Lesson 2: Data cleaning and production; SGD from scratch

Example Projects and plan for Lesson 2 (0-15mins)

Lots of interesting project examples, what will we learn and learn by doing motivation!

Help Jeremy create a classifier so that his daughter can identify teddy bears over grizzlys and black bears. (15mins-53mins)

Step1:

Search the images on Google Image

Step2:

Type Ctrl+Shift+J on the search page, the JavaScript console will appear, and paste: urls = Array.from(document.querySelectorAll('.rg_di .rg_meta')).map(el=>JSON.parse(el.textContent).ou); window.open('data:text/csv;charset=utf-8,' + escape(urls.join('\n')));

This script was inspired by Adrian Rosebrock Change name of the download file of urls to match the image class with .txt file type.

=# Step3:

Create directories for the imagery data on the GCP next to the lesson notebooks.

path = Path('data/bears')
dest = path/folder
dest.mkdir(parents=True, exist_ok=True)

Step4:

Scp the data (txt files) onto the GCP server

$ (base) ubuntu@ubuntu:~/git/fastai$ gcloud compute scp ~/Downloads/urls_grizzly.txt jupyter@my-fastai-instance:~/tutorials/fastai/course-v3/nbs/dl1/data/bears/grizzly/ 

$ (base) ubuntu@ubuntu:~/git/fastai$ gcloud compute scp ~/Downloads/urls_black.txt jupyter@my-fastai-instance:~/tutorials/fastai/course-v3/nbs/dl1/data/bears/black 

$ (base) ubuntu@ubuntu:~/git/fastai$ gcloud compute scp ~/Downloads/urls_teddys.txt jupyter@my-fastai-instance:~/tutorials/fastai/course-v3/nbs/dl1/data/bears/teddys

Step5: Run through notebook and train a model

Run through notebook lesson2-download. I have converted the download image from urls section and this is saved to GitHub as less2v3-download-20190202.pynb.

* Record excerpts:

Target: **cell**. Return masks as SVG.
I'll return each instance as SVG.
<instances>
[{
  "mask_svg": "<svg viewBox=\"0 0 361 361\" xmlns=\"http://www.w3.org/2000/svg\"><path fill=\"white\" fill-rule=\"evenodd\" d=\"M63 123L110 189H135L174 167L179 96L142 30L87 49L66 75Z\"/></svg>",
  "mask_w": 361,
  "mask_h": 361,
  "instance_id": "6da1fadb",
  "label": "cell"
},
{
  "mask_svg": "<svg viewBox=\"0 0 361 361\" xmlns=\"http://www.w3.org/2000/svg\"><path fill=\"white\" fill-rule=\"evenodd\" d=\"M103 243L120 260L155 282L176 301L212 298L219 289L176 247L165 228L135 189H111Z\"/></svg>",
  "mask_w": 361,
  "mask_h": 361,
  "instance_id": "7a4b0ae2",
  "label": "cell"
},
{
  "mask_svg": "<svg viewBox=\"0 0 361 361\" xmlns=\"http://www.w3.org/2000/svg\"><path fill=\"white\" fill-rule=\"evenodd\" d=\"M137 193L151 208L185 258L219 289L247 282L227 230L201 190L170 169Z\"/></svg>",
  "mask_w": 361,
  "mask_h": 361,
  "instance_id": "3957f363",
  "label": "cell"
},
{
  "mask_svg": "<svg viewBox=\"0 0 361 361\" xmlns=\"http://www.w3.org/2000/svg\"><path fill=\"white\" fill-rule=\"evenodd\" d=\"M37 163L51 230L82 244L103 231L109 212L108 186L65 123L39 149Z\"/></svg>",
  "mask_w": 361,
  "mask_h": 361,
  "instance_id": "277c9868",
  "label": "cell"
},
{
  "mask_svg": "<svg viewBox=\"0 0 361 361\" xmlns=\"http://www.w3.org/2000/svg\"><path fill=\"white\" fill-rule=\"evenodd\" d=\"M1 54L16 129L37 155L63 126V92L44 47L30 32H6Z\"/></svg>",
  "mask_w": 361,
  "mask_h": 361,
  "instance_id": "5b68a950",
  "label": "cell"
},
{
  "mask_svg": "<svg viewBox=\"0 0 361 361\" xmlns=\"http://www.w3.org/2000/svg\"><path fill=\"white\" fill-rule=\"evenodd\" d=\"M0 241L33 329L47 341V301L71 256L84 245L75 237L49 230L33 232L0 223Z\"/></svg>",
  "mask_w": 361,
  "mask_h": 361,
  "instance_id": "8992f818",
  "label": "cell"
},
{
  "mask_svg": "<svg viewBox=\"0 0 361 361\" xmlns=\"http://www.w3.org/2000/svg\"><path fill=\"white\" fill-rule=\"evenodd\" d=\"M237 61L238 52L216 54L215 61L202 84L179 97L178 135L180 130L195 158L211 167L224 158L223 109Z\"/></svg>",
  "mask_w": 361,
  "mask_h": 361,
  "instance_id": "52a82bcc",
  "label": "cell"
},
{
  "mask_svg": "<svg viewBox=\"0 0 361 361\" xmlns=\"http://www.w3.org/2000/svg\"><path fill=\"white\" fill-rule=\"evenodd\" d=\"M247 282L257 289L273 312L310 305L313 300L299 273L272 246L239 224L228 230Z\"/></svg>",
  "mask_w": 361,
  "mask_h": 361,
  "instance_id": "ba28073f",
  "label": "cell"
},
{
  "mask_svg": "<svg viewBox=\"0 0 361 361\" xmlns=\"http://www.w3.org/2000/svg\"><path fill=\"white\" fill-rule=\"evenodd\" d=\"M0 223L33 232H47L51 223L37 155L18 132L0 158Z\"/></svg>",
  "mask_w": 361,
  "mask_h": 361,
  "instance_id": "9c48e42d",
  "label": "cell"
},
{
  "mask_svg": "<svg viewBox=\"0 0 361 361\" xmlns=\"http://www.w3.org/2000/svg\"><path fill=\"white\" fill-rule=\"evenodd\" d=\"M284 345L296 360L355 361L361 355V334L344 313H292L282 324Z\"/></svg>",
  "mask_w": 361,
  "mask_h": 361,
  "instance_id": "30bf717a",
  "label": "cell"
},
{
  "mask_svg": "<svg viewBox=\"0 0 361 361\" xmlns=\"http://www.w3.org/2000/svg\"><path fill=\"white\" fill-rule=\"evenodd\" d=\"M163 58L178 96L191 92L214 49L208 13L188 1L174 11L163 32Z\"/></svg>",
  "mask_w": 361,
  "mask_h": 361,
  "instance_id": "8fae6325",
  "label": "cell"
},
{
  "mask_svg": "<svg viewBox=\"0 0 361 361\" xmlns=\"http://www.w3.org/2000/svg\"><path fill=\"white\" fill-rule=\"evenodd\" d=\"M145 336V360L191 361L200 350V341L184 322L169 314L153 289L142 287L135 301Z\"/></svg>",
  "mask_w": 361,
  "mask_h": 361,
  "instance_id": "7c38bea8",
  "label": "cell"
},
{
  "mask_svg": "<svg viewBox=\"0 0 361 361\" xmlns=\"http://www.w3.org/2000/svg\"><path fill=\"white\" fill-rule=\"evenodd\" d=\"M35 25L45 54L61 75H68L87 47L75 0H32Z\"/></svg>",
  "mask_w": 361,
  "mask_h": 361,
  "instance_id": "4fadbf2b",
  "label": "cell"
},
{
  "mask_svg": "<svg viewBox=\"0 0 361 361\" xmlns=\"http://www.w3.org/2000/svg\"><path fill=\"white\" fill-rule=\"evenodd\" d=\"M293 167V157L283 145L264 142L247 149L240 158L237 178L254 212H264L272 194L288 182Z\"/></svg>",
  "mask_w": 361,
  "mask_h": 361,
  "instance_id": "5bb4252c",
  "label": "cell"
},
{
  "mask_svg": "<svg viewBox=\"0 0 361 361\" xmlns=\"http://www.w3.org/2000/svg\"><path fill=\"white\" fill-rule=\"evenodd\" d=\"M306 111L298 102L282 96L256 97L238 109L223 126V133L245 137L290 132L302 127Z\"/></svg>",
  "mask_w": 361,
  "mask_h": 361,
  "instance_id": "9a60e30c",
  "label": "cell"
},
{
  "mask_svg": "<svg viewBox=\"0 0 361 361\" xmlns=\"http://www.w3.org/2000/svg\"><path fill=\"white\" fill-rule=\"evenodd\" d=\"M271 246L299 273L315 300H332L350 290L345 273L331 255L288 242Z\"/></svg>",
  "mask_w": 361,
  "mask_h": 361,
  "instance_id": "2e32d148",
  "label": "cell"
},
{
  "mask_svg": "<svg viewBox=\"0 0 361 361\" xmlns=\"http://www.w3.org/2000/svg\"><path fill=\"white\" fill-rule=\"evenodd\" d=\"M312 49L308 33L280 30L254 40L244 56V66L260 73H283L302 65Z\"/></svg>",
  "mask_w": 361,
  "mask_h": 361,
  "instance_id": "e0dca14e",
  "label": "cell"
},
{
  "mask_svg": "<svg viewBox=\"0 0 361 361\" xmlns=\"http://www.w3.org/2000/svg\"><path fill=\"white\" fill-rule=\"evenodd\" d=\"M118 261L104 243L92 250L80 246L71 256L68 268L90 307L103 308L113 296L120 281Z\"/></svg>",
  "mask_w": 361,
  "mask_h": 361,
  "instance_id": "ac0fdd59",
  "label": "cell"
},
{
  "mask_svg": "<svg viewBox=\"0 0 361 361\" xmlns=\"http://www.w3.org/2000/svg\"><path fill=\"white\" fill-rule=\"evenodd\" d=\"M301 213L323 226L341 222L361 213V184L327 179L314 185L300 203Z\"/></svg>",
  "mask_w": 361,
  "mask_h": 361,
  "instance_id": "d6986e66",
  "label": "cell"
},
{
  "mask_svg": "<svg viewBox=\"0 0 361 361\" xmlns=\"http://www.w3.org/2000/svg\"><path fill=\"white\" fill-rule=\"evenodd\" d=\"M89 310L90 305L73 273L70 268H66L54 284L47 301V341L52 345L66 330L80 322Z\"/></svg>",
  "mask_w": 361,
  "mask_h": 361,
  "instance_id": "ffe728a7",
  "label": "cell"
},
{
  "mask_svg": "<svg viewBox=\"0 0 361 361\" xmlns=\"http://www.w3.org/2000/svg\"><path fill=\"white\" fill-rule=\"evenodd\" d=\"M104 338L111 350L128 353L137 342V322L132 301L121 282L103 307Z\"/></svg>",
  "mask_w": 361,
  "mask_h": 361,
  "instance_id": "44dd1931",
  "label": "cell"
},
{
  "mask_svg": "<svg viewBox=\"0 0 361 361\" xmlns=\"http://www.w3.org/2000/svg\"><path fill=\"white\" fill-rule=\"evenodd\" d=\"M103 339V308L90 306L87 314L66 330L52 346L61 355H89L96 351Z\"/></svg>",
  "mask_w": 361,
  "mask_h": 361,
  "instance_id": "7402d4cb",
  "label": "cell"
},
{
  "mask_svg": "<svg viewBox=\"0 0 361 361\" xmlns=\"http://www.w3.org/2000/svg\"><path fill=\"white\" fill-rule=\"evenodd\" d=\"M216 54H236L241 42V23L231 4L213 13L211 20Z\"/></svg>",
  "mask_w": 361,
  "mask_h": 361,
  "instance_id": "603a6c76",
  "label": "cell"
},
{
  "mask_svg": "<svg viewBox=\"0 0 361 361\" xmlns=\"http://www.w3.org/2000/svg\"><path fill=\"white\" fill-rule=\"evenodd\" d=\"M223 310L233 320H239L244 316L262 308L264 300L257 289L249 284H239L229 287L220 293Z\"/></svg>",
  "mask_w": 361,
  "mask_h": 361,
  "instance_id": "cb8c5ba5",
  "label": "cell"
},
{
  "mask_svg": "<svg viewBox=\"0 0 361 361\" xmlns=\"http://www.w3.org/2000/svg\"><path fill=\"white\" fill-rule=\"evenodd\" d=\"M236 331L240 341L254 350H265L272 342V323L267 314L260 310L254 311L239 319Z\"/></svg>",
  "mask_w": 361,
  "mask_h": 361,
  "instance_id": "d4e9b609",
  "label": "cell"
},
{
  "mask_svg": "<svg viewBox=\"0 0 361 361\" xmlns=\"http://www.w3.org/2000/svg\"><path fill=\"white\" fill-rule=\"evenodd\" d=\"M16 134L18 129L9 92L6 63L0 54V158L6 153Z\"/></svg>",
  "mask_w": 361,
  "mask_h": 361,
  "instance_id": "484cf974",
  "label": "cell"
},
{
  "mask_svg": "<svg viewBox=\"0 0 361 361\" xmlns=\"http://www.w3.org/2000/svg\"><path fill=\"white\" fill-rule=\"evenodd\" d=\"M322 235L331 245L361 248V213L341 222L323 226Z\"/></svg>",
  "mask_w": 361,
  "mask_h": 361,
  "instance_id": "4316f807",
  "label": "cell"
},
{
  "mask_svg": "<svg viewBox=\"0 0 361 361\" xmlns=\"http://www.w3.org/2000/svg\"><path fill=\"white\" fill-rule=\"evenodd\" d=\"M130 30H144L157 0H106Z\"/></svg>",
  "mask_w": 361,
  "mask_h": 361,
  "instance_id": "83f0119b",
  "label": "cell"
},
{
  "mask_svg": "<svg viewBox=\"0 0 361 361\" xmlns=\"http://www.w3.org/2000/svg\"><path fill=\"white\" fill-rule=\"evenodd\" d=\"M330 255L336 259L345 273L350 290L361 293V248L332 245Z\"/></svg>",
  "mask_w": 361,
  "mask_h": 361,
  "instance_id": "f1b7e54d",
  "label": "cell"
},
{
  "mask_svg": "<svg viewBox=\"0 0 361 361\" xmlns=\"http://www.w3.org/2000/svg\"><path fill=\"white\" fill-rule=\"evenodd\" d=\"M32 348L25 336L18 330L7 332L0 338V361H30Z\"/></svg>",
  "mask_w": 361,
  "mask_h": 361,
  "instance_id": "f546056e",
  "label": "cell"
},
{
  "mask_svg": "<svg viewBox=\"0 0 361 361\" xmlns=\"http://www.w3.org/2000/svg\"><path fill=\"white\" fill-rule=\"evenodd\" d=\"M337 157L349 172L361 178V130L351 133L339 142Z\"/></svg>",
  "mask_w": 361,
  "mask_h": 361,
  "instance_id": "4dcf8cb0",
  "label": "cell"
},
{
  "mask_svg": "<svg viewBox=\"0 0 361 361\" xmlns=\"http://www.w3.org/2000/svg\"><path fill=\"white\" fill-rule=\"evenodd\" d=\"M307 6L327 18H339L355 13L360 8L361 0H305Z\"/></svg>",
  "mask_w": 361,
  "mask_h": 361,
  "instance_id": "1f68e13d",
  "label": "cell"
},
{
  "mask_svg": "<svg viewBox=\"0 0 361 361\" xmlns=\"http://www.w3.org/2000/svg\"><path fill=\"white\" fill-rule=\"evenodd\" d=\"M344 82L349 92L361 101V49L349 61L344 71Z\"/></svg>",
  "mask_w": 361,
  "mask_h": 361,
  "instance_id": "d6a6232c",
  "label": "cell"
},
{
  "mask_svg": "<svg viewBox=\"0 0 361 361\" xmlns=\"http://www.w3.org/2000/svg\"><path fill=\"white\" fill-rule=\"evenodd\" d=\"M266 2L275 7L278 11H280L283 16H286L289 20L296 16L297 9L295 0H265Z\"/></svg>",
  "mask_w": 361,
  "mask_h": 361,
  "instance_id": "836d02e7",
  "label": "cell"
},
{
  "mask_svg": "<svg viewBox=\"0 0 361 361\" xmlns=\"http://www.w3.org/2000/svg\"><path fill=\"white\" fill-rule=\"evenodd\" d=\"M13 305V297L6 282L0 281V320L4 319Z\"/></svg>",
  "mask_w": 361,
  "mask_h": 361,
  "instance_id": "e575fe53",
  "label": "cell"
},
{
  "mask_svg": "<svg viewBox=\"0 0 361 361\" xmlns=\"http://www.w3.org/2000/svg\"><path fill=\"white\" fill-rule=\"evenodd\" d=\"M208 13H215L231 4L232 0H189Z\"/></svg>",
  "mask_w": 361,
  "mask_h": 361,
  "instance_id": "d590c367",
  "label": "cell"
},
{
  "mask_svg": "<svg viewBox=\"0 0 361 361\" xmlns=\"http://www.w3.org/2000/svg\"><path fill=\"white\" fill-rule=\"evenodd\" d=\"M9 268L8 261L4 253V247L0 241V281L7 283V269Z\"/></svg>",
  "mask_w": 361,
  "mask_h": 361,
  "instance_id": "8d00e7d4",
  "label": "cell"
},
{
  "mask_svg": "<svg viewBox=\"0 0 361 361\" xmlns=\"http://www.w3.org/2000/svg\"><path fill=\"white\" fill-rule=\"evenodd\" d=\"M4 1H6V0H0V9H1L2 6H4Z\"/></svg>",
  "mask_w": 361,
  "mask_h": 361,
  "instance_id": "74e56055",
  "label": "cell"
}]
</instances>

* What is needed:
Copy the lesson notes from "Search the images" to "path = Path('data/bears')", switching "directories" to "folders". The lines after the lesson notes are separate material.

* Problem solution:
Search the images on Google Image

Step2:

Type Ctrl+Shift+J on the search page, the JavaScript console will appear, and paste: urls = Array.from(document.querySelectorAll('.rg_di .rg_meta')).map(el=>JSON.parse(el.textContent).ou); window.open('data:text/csv;charset=utf-8,' + escape(urls.join('\n')));

This script was inspired by Adrian Rosebrock Change name of the download file of urls to match the image class with .txt file type.

=# Step3:

Create folders for the imagery data on the GCP next to the lesson notebooks.

path = Path('data/bears')